■ Exercise 1
In the mailing-list reply, which Torque commands are named as stopping new job starts and submissions?
■ Exercise 2
From the mailing-list reply, reproduce the passage from "If you don't" to "need some attention." word for word.

Start of Supplied text

Hi Rod,
> Hi,
> I expect CondorG submitted pilots from ATLAS are part of the perceived
> problem.
I didn't find myself interested in investigating Condor-G submission,
but isn't it possible to put /other.GlueCEStateStatus == "Production"
/(or the equivalent) in the JDL or whatever submit file is in use?
> If you want to drain the site for downtime, then you should stop the
> queues in plenty of time beforehand, i.e. don`t start jobs. It is not
> sufficient to say you are closed, lock the door. Torque qstop(or
> qdisable) will stop new job starts and submissions and this has some
> effect on the info, but it doesn`t rely on the info to block submissions.
If you don't just think about PBS/torque, what about Condor? In my
experience, "condor_off -peaceful" simply doesn't work for grid jobs run
on multi-core node, maybe for obvious reason. And also, why should I
shutdown/disable (if that's what you suggesting) the entire batch system
for doing something which is absolutely nothing to do with the Condor
itself and everything to do with the grid middleware? In my case, I need
to rearrange the pool accounts here (and also rolling out prd pool
account), which specifically to do with the grid-system only and totally
independent of Condor. So one should can carry on the roll over keeping
condor stay alive. Our farm is used by some purpose/jobs as well. I
don't see any point stopping others from running jobs only because of
grid -submissions need some attention.

End of Supplied text
Start of Information shown

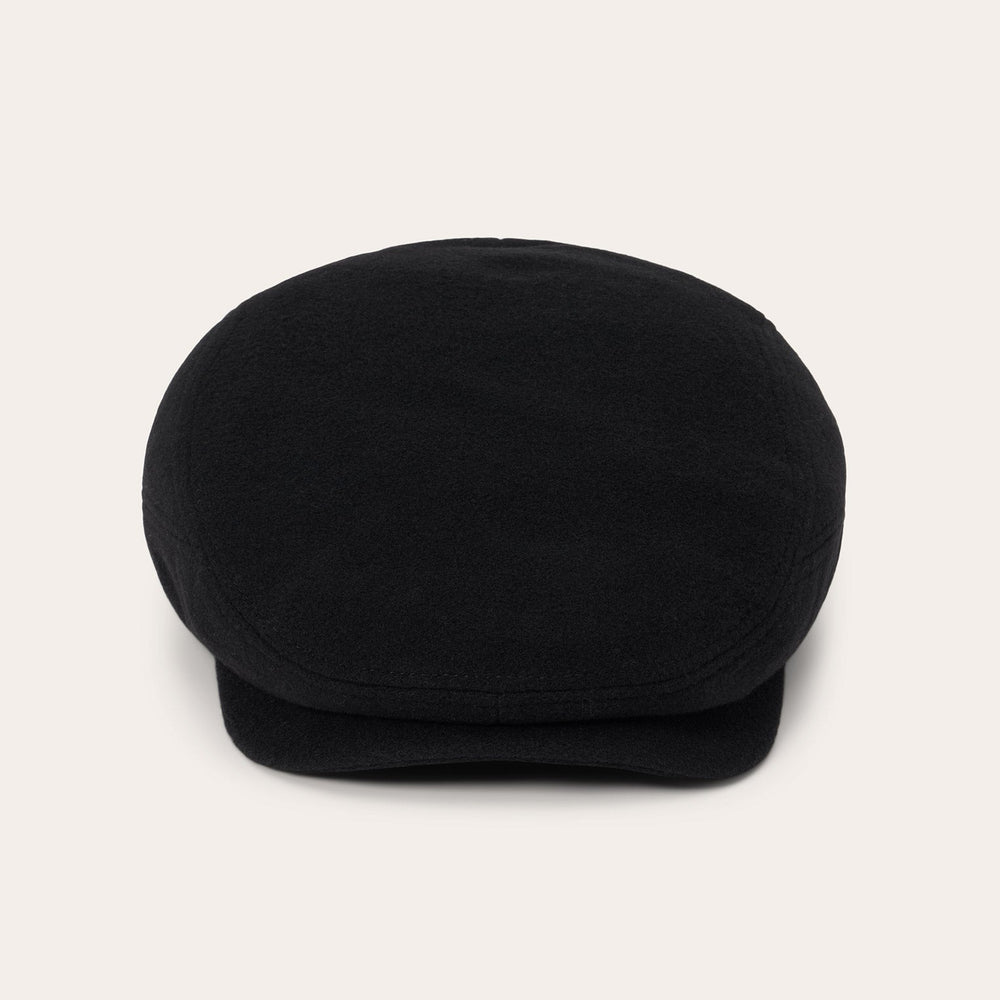 Wool Cashmere Driver Cap Black | Stetson Hats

End of Information shown

■ Task answer 1
qstop or qdisable

■ Task answer 2
If you don't just think about PBS/torque, what about Condor? In my
experience, "condor_off -peaceful" simply doesn't work for grid jobs run
on multi-core node, maybe for obvious reason. And also, why should I
shutdown/disable (if that's what you suggesting) the entire batch system
for doing something which is absolutely nothing to do with the Condor
itself and everything to do with the grid middleware? In my case, I need
to rearrange the pool accounts here (and also rolling out prd pool
account), which specifically to do with the grid-system only and totally
independent of Condor. So one should can carry on the roll over keeping
condor stay alive. Our farm is used by some purpose/jobs as well. I
don't see any point stopping others from running jobs only because of
grid -submissions need some attention.